Adjusting to India was hard (as I expected) but I grew to love a lot of things about it, especially the feel of the ashram. And the two-and-a-half months definitely impacted me, in ways I’m not even sure how to describe. But coming back to Vancouver was as important a part of the process. I wanted to maintain some of the mindful pacing and priorities and simplicity of the life we’d had in India. I knew it would probably slip away from me after readjusting to the West again, and in some ways it did. But I also became more determined to keep up my meditation, learn more about what I’d experienced, and keep a part of me in touch with the feeling that I’d had at the ashram. I learned more about Ramana Maharshi after I came back than I had before or during my trip; I learned what they were chanting every day, what the songs were, stories about Bhagavan’s life; I read other teachers with the same advaita vedanta philosophy, and saw the same ideas phrased in different ways, some of which were easier for me to connect to.
Eventually I started to feel more that I needed to come back, that it was time to explore more here again. There is a feeling here that I’m not sure how to write about, that I’ve never experienced anywhere else. I’ve caught moments of it in Canada, when in a quiet and still place both physically and mentally, but here it feels more like it’s part of the environment. What words could I use? Presence, stillness, state of flow, openness? People here will ascribe it to various things: Shiva, the mountain, Ramana Maharshi’s presence (though these three things are all considered the same). I’m not going to try to define it. I’m hesitant even to acknowledge that I feel it because I know how easy it is to sound like a new-age nutbar (and there are some extreme cases of this to be found in Tiru). But yes… there is something about this place.
Incorporating the real world

An ashram dog visits the old dispensary
Tomorrow morning we’re moving in to an apartment about a five-minute walk from the Ashram. It’ll be nice to be so close – last time we were a scooter ride away, too far to walk. It looks like it’ll be reasonably quiet even though we’re close to town. It’s a newish building and fairly modern for Tiru. There’s construction sites immediately nearby, but since construction here is all manual and hardly any power tools, it’s not likely to be that disruptive. We’ll be crossing the busy, hectic main road to get to the ashram, and next week is the big Karthagai Deepam festival so it’s going to be crazier here than we’ve ever seen it. I’ll have to start working on my projects again, full-on deadline mode, so I’m trying to come to terms with that reality and letting myself think about work again without letting it take over my headspace. (I’m just hoping we have a desk and chair at the new place, as requested – you can’t count on these things in India…)
We’ll also have to fend for ourselves for food again, since we won’t have regular meals at the ashram any more. A few of our favourite places seem to have closed since we were here last, which means visiting some of our second-favourites and trying some new places. Our kitchen will be minimal and when good clean meals are $1-3 each, it hardly even makes sense to cook most of the time; I think of it more for quick breakfasts, and as a backup plan for when we’ve had some inevitable bad luck with food safety and just need to have safe, minimal white rice and yoghurt for a few days while recovering!
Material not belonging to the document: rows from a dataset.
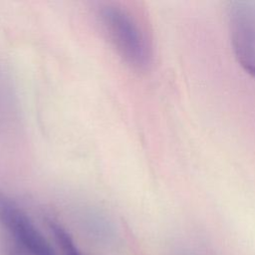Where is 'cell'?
<instances>
[{
  "instance_id": "6da1fadb",
  "label": "cell",
  "mask_w": 255,
  "mask_h": 255,
  "mask_svg": "<svg viewBox=\"0 0 255 255\" xmlns=\"http://www.w3.org/2000/svg\"><path fill=\"white\" fill-rule=\"evenodd\" d=\"M101 25L123 60L135 70H146L152 61L149 40L131 13L117 3H104L98 10Z\"/></svg>"
},
{
  "instance_id": "7a4b0ae2",
  "label": "cell",
  "mask_w": 255,
  "mask_h": 255,
  "mask_svg": "<svg viewBox=\"0 0 255 255\" xmlns=\"http://www.w3.org/2000/svg\"><path fill=\"white\" fill-rule=\"evenodd\" d=\"M227 17L235 58L248 74L255 77V1H231Z\"/></svg>"
},
{
  "instance_id": "3957f363",
  "label": "cell",
  "mask_w": 255,
  "mask_h": 255,
  "mask_svg": "<svg viewBox=\"0 0 255 255\" xmlns=\"http://www.w3.org/2000/svg\"><path fill=\"white\" fill-rule=\"evenodd\" d=\"M0 224L31 255H57L29 216L2 191H0Z\"/></svg>"
},
{
  "instance_id": "277c9868",
  "label": "cell",
  "mask_w": 255,
  "mask_h": 255,
  "mask_svg": "<svg viewBox=\"0 0 255 255\" xmlns=\"http://www.w3.org/2000/svg\"><path fill=\"white\" fill-rule=\"evenodd\" d=\"M48 224L56 242L62 250L63 255H83L63 226L52 220L49 221Z\"/></svg>"
}]
</instances>
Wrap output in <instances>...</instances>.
But although I’ll have to dive back into work and won’t have as much time to meditate and write, I’ll be here at the ashram at some point every day. We’ve made some friends here and it feels good to have the glimmerings of a sense of community. And when anything gets overwhelming, whether it’s a project deadline or the dizzying noise of Indian streets, it’s a relief to know that just down the street, there is a peace and stillness available, if you just take a bit of time to let it in.